Closed TomNicholas closed 3 years ago
I think that they are because sometimes dask decides it knows better than me
One of the CI runs (ubuntu-latest, 3.9) has 10 PerformanceWarnings
and 17 failures though, so there might also be other problems...
Do you think the failures are implementation dependent? In other words, should I merge this branch with #49 and see if the tests fare any better? Or do you think there is a problem with the tests themselves?
should I merge this branch with #49 and see if the tests fare any better?
This branch builds atop #49 so if you merge them you will only end up with exactly the same code that's here.
Even locally I don't get a consistent number of failures - I just ran the whole suite 3 times and got 17, then 19, then 18 failures. :confused:
What is consistent is that every parametrization of the the test_2d_chunks_2d_hist
test fails every time, as does the test_all_chunking_patterns_2d
hypothesis test. So either those tests are wrong (I don't think they are...) or they indicate a real bug in the code.

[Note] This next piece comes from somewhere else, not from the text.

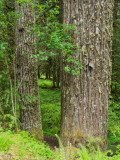 Salmon River Trail to Lookout Point, Salmon/Huckleberry Wilderness, Oregon, U.S.A. 2014 05 (May) 24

I don't know what could be causing the non-deterministic behaviour apart from the dask PerformanceWarnings
- I'm putting random data in the test fixtures but the numpy random seed does get set in one of the existing tests... (test_histogram_results_1d
). I'll check whether we should be setting the seed at the test module level or something, but that's the only other reason for inconsistent behaviour I can think of. (It's not the hypothesis tests that are inconsistent either, so that's not the problem.)
This branch builds atop #49 so if you merge them you will only end up with exactly the same code that's here.
Ah thanks, I had missed that π
Would it be worthwhile running the tests on the old, pre-#49 code?
Would it be worthwhile running the tests on the old, pre-#49 code?
I just tried that in #58 (messed up a rebase before realising I actually needed to cherry-pick), but the tests still fail. Similar test behaviour - the same tests fail, though now a lot of them fail with
xhistogram/test/test_chunking.py:156: in test_all_chunking_patterns_dd_hist
h = histogram(*[da for name, da in ds.data_vars.items()], bins=bins)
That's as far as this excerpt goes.